Dans un premier temps, 1.200 établissements sont concernés. Dans une centaine d'entre eux, il est prévu que les premiers diagnostics soient bouclés d'ici la fin de l'année. Les autres suivront dans les deux prochaines années et, en complément, une seconde liste de 1.000 établissements sera fixée dans la foulée. La démarche de diagnostic se fera par étapes. Elle s'appuie sur une recherche préalable d'archives (quand elles sont disponibles) suivie d'une visite de l'établissement, avant qu'un programme de prélèvements soit mis au point puis les analyses effectuées, interprétées, synthétisées, contrôlées et rendues publiques. Ces analyses porteront sur les gaz du sol et des sols de surface et, seulement si nécessaire, de la qualité de l'air intérieur. Dans tous les cas, le diagnostic privilégiera le sur-mesure car tout dépendra de l'historique du site, de sa structure et de son aménagement, ainsi que du public qu'il accueille. Et comme il n'engendrera que peu de dérangement, il pourra être effectué aussi bien en dehors que durant que la période scolaire.
Le ministère de l'Ecologie finance les diagnostics encadrés par le BRGM, pour un coût global évalué à 50 millions d'euros.
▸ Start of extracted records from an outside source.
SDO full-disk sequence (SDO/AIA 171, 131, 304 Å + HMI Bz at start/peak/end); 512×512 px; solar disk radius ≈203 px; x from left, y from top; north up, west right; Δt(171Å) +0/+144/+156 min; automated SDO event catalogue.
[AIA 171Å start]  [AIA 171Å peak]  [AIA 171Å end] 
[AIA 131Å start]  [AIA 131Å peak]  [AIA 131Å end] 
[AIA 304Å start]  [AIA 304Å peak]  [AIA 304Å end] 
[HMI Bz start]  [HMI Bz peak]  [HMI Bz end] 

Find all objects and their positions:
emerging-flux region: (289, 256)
Mais si les collectivités qui sont maîtres d'ouvrages des établissements décident d'agir par elles-mêmes, sans s'appuyer sur cette méthodologie identique au niveau national, ces diagnostics resteront à leurs frais. Autre inconvénient : dans ce cas, le BRGM et l'inspection des installations classées ne pourront être impliqués dans la gestion des résultats d'analyses. A celles qui sont malgré tout motivées, le ministère recommande de ne surtout pas procéder dans l'urgence, "le retour d'expérience ayant montré que les diagnostics menés dans l'urgence produisent des études inadaptées". Plus concrètement, lors des tests de méthodologie effectués sur sept établissements scolaires de Haute-Garonne et du Val-d'Oise, il a été constaté que le BRGM a "besoin d'informations et de personnes à contacter pour réaliser ces diagnostics". Or cela ne se fait pas en un jour : "Une durée de 25 semaines est à prévoir en moyenne entre la première visite de l'établissement et la fin des diagnostics", précise ainsi le ministère.

Par ailleurs, sur les sept établissements sondés, un seul cas de légère pollution due à un écoulement d'huiles a été détecté dans une cave, sans conséquence sanitaire. La pollution provenait d'un ancien garage. Nullement alarmistes quant à la gravité des pollutions qui vont être pistées dans le cadre de cette campagne nationale, les autorités s'attendent à ce qu'une forte proportion d'entre elles soit liée à ces anciens garages. Outre les hydrocarbures, les métaux lourds et solvants de dégraissage sont les deux autres principaux polluants recherchés.